Ukraine’s budget and military needs for 2026 and 2027 are estimated to total around $153 billion, and the European Union’s executive branch has been developing a plan to use Russia’s frozen assets as collateral to drum up funds.
The biggest tranche of those assets — about $225 billion worth — are held in Belgium, and the government is wary of using the money without firm guarantees from other EU countries.
“If we want to give them to Ukraine, we have to do it all together,” Belgian Prime Minister Bart De Wever told reporters as he arrived for a summit with his EU counterparts in Brussels. “If not, Russian retaliation might only hit Belgium. That’s not very reasonable.”
“We are a small country, and retaliation can be very hard. They might confiscate all kinds of monies of Western banks in Russia, confiscate the European-owned companies in Russia,” he said.
The European Commission has described the plan as a “reparation loan.”
In essence, EU countries would guarantee a loan to Ukraine of around $165 billion of European money — not taken from the assets themselves. Kyiv would only refund the EU once Russia pays significant war reparations to Ukraine for the massive destruction it has caused.
Should Moscow refuse, its assets would remain frozen.
Russia has warned against the move. Earlier this month, Kremlin spokesman Dmitry Peskov told reporters that the EU’s intentions “amount to plans to illegally confiscate Russian property — in Russian, we call it theft.”

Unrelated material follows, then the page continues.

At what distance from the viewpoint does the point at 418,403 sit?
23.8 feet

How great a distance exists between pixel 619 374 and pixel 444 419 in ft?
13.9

However, European Commission President Ursula von der Leyen insisted that “we are not confiscating the assets, but we are taking the cash balances for a loan to Ukraine.” She said that “Ukraine has to pay back this loan if Russia pays reparations.”
“Russia is the perpetrator. It has caused the damage, and it has to be held accountable,” von der Leyen said. She added that she thinks her team has found “a sound legal way to do this” and to get reluctant member countries onside.
De Wever insisted on Thursday on seeing what that amounts to.
“I haven’t even seen the legal basis for the decision yet,” he said. “This seems to me the first step, if you want to take an important decision. This has never been done. Even during the Second World War, we didn’t do this, so it’s not a detail.”
The European Central Bank and other EU countries that use the euro were also worried that such a move might undermine international confidence in Europe’s single currency.
“We need to make sure that it is legally sound,” Luxembourg Prime Minister Luc Frieden told reporters. “I think we made progress in the fact that there will not be a confiscation of these assets, because I think from a legal point of view that did not work.”
The EU hopes that other countries will make similar moves, if Belgium signs up. Outside the bloc, some Group of Seven nations also hold frozen Russian assets. Japan has around $50 billion worth, while the U.S. holds $8-9 billion, and the U.K. and Canada have lesser amounts.
Interest earned on the frozen assets is already being used to fund a G7 loan program for Ukraine, and this wouldn’t be impacted should the plan go ahead.
The idea is a new sign of the EU’s determination to push ahead alone with support for Ukraine without the United States. Under U.S. President Donald Trump, Washington no longer sends financial aid to Ukraine, and little so far in the way of weapons.